In recent years, as computers have gained importance as a teaching tool, the medical school has expanded its focus to include a computerized training system. Called UMedic, it uses graphics, sound and video, and it includes scenes of heart surgery and many diagnostic procedures.

Now used as part of a national study, UMedic will be ready for distribution later this year, said Diane Issenberg, director of administration and fiscal affairs for the simulation lab.

The medical school is also developing a computerized program for paramedics, expected by 1995.

In the early days, University of Miami medical school physicians carted Harvey across the country to cardiologists’ meetings to demonstrate their innovative teaching tool-quite an effort, as the average Harvey weighs 1,000 pounds and is about 7 feet long. But those meetings drew doctors from around the world, fueling purchases.

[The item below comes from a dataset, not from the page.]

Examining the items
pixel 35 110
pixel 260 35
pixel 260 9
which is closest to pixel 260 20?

It was at one of those meetings that heart specialists from Hadassah Hebrew University Medical Center in Jerusalem first saw Harvey. That hospital became one of the first to buy the manikin.

Many of the 100 medical students at Hadassah use Harvey from two to six hours a week, said Dr. Morris Mosseri, the cardiologist in charge of Hadassah’s cardiology program.

“We’re very pleased with Harvey,” he said. “The students like it very much. The strategy is that they can examine the machine for as long as they want, something they could not do with a real patient.”